MVC 3 split options in HttpPost action

I have an MVC 3 application and I created a generic wrapper object that has some navigation properties and a wrapped T object whose values ​​I edit / display.

public class NavigationViewModel<T>
    public T Model { get; set; }
    public NavigationHelper NavigationHelper { get; set; }

    public NavigationViewModel() { }

    public NavigationViewModel(T model, NavigationHelper helper)
        this.Model = model;
        this.NavigationHelper = helper;


My controller resolves this object perfectly in the following activity:

public ActionResult Foo(NavigationViewModel<Bar> viewModel)


The code in my view looks like this:

@Html.EditorFor(model => model.Model.SomeProperty) 


A colleague of mine said this code is a good read. I already have a strongly typed view, Model and this model has another property called Model. He proposed to rename the Model property to ViewModel, and I agreed with his reasoning.

Now the code with renamed properties no longer works: NavigationViewModel viewModel is null. So I replaced the HttpPost method signature with the following and it works again:

public ActionResult Foo(NavigationHelper helper, Bar viewModel)


I love it!
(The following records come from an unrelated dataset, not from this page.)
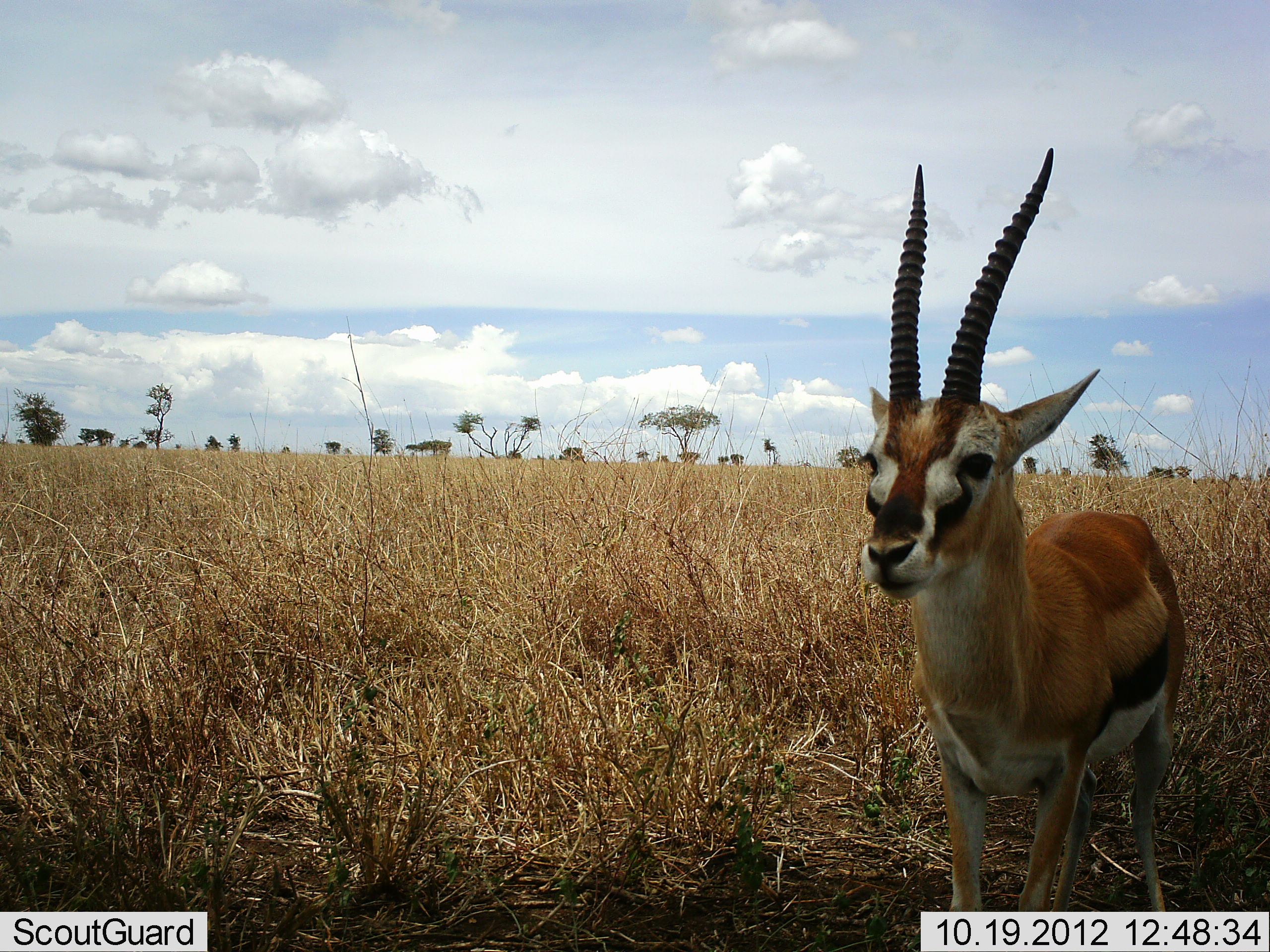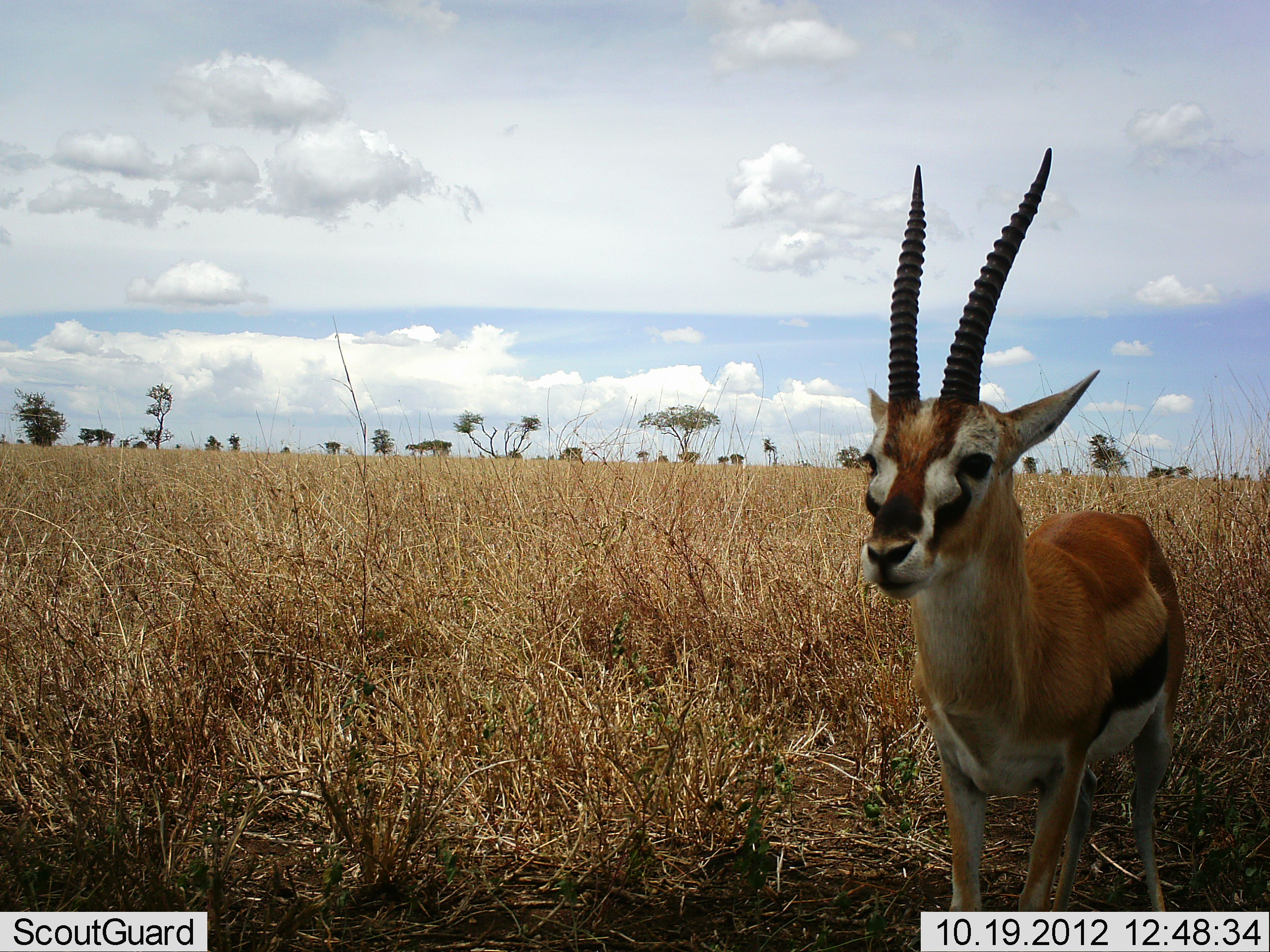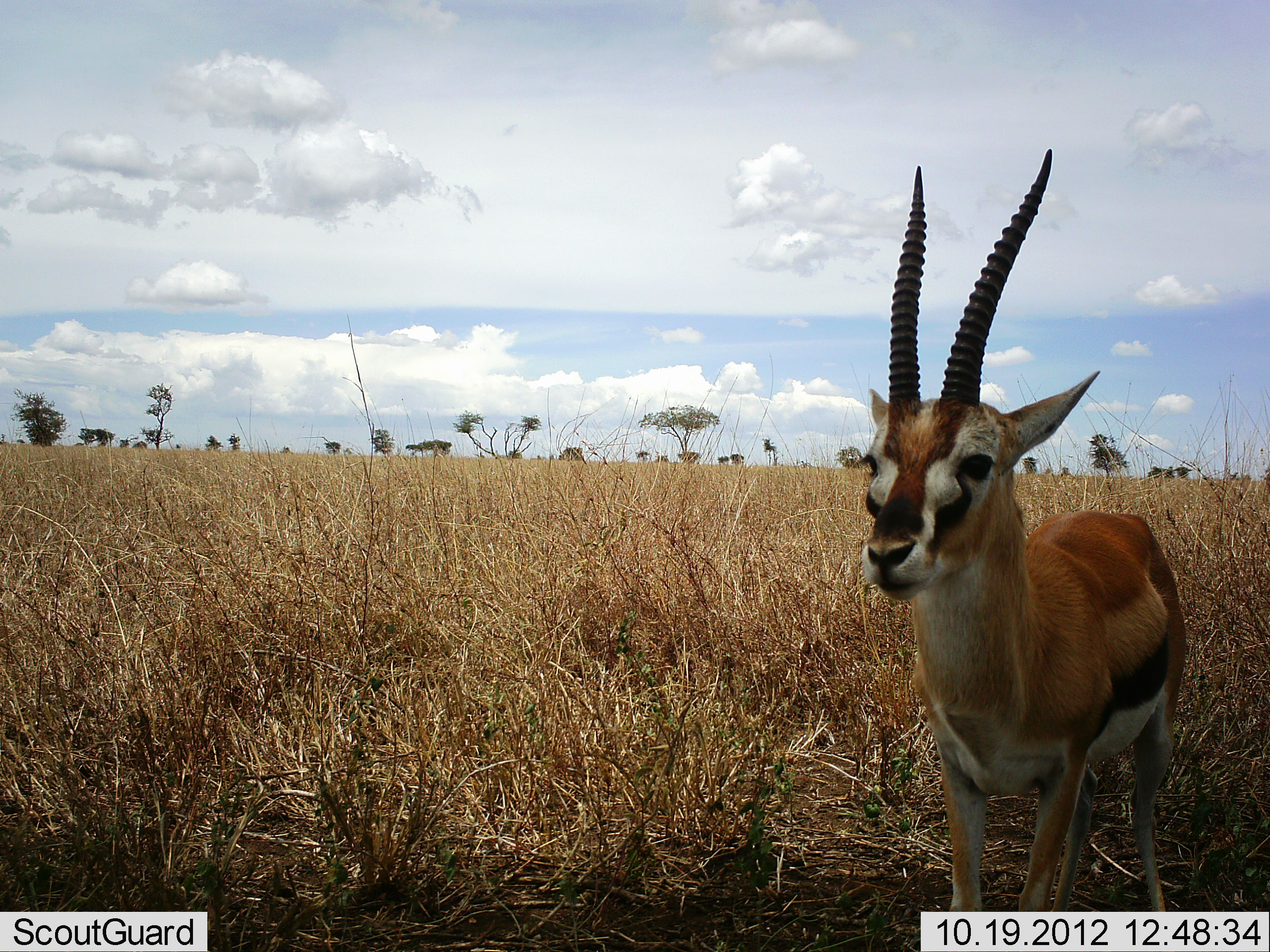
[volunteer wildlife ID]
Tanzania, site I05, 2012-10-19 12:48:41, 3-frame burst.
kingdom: Animalia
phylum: Chordata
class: Mammalia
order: Artiodactyla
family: Bovidae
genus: Eudorcas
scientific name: Eudorcas thomsonii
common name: thomson's gazelle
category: gazellethomsons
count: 1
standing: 100%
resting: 0%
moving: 0%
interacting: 0%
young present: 0%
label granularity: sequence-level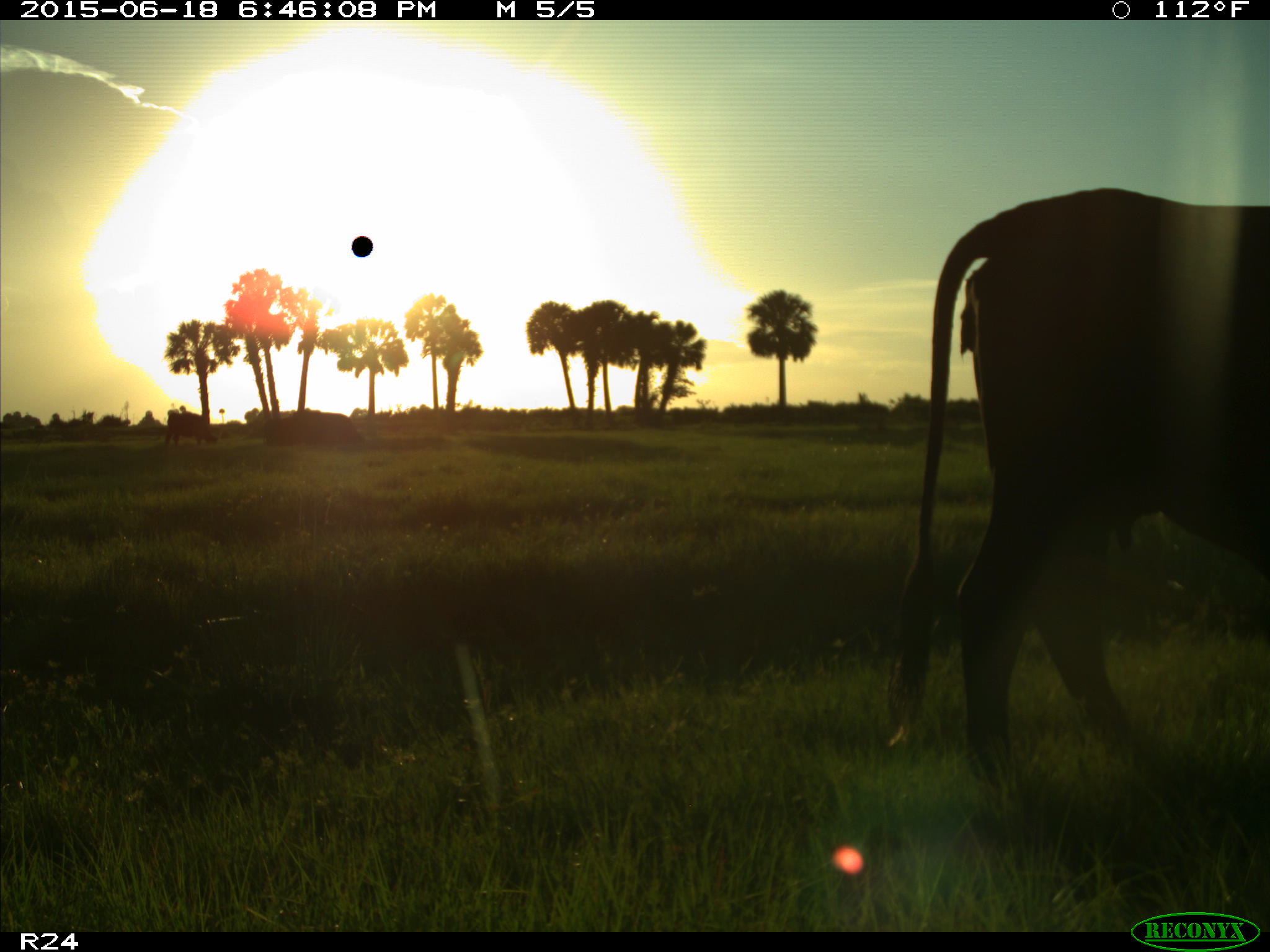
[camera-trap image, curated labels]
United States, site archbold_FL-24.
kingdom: Animalia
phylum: Chordata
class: Mammalia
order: Artiodactyla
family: Bovidae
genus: Bos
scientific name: Bos taurus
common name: domestic cow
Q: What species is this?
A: Bos taurus (domestic cow).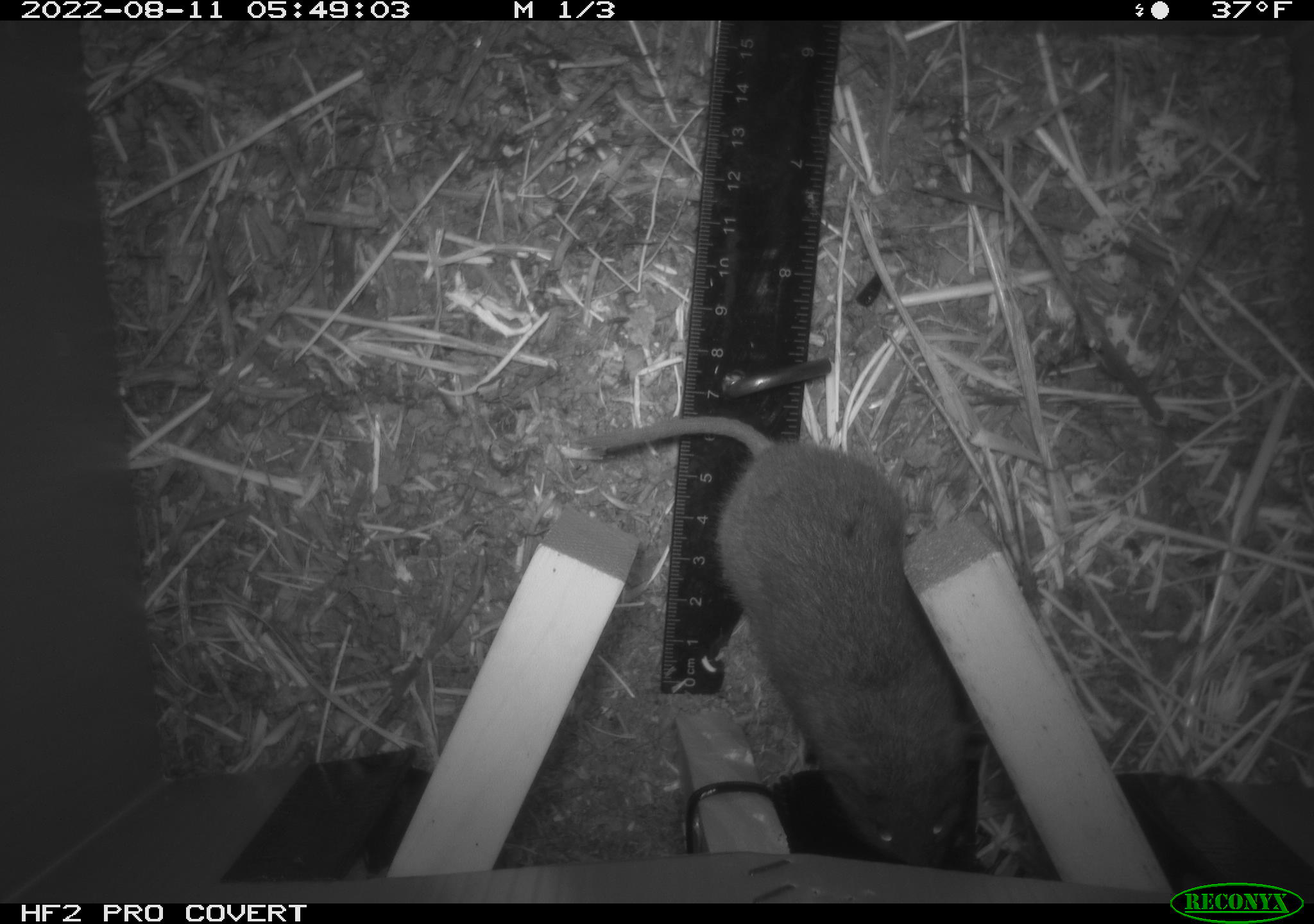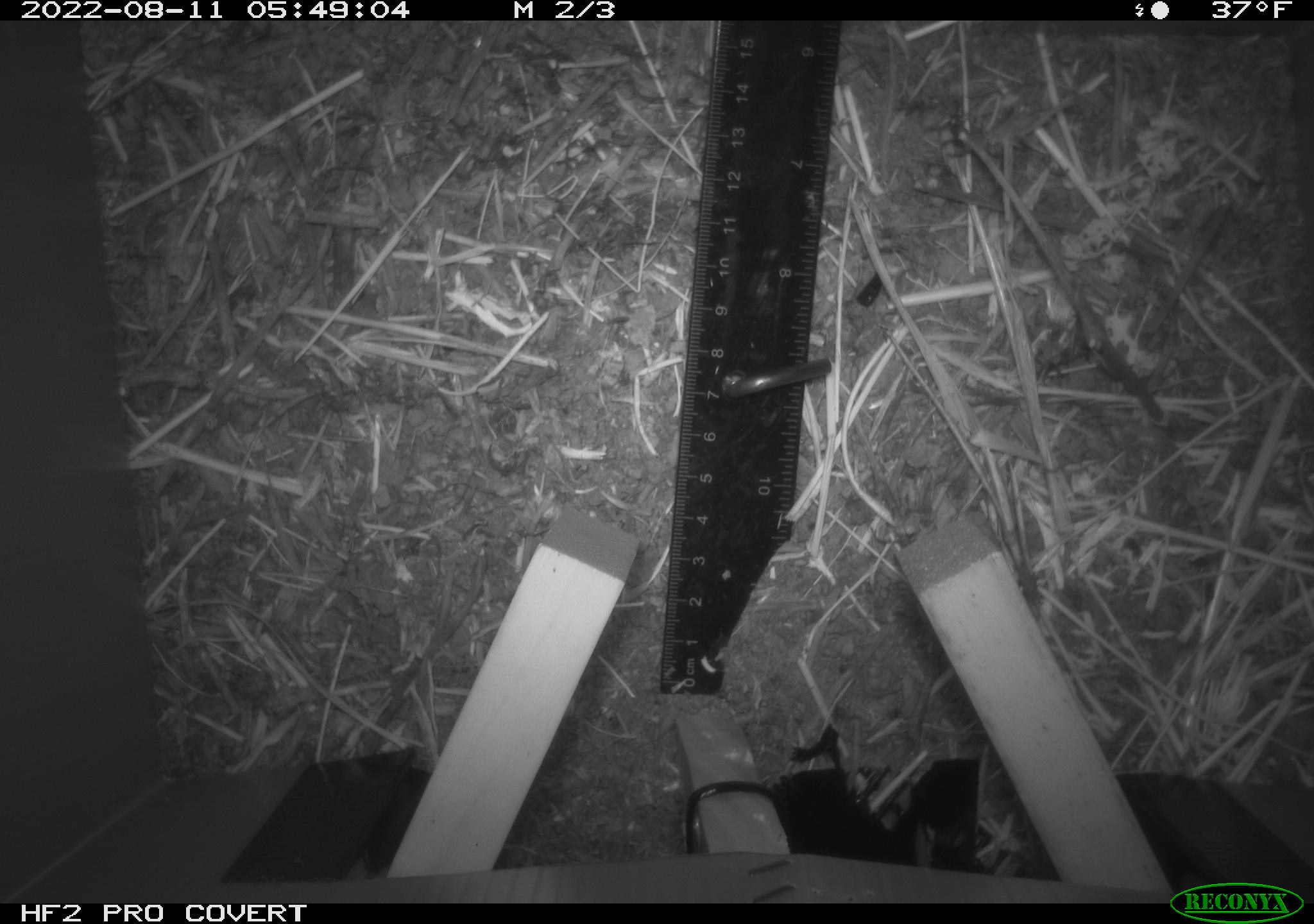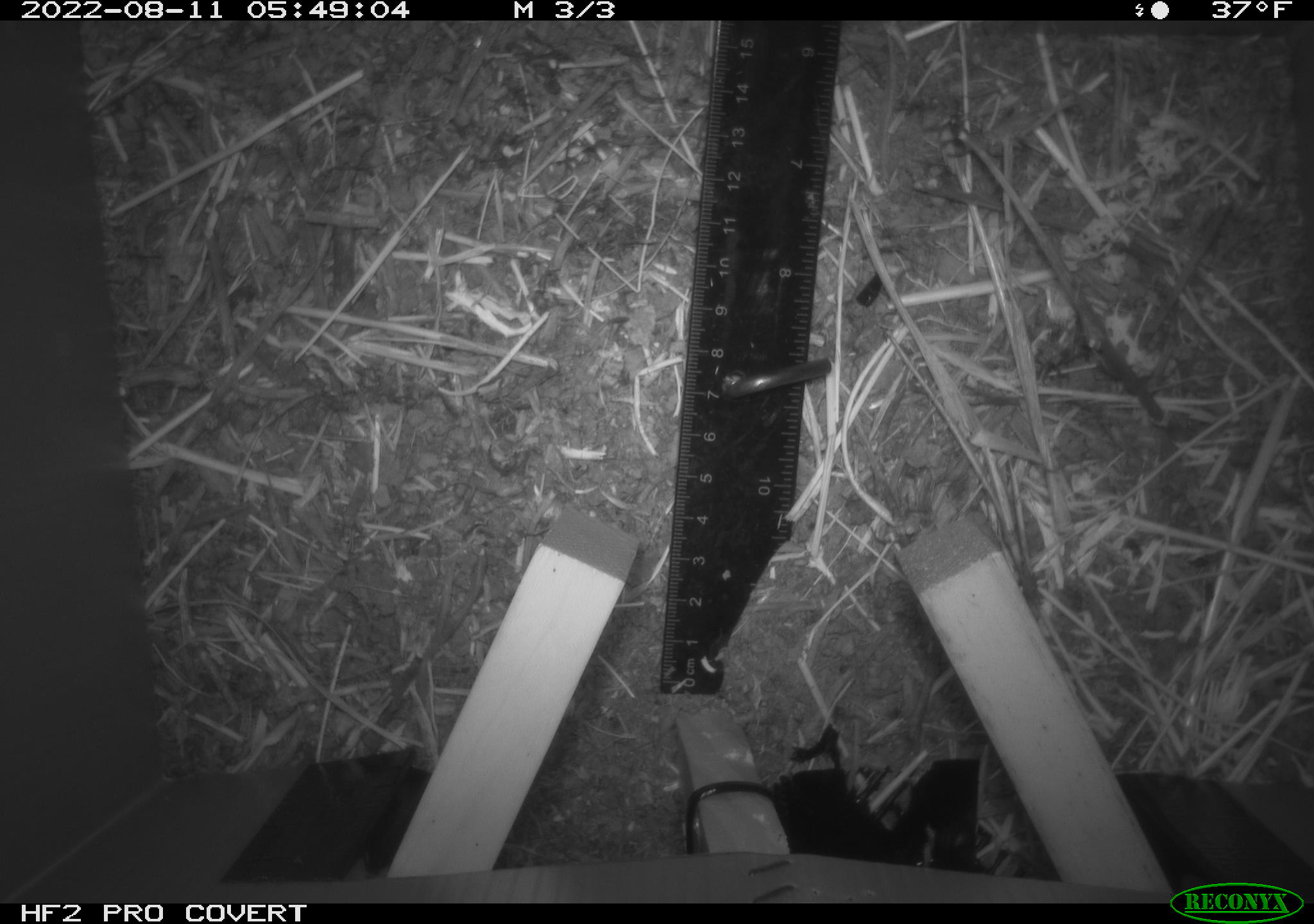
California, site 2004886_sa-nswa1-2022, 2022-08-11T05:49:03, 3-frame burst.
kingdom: Animalia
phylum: Chordata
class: Mammalia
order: Rodentia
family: Cricetidae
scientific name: Cricetidae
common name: hamsters, voles, lemmings, and allies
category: cricetidae family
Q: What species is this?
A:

I can directly access my viewModel in code, the code in the view makes sense and the helper does not get in the way. I have not seen this convention before and I am assuming it worked before due to the naming convention. Using a property called Model hints at how to resolve the object. Without this property, he could no longer resolve it.

I would like to accept this for other types of helpers that contain view-specific properties such as select lists or other properties that I could put into my ViewBag. Could you guys recommend this approach or I might run into a problem later using this?


source to share

1 answer

I think I have a very simple answer for you, just don't call your parameter actionModel, so change:

public ActionResult Foo(NavigationViewModel viewModel)


public ActionResult Foo(NavigationViewModel model)


Or any other parameter name that doesn't clash with your ViewModel property in your NavigationViewModel class.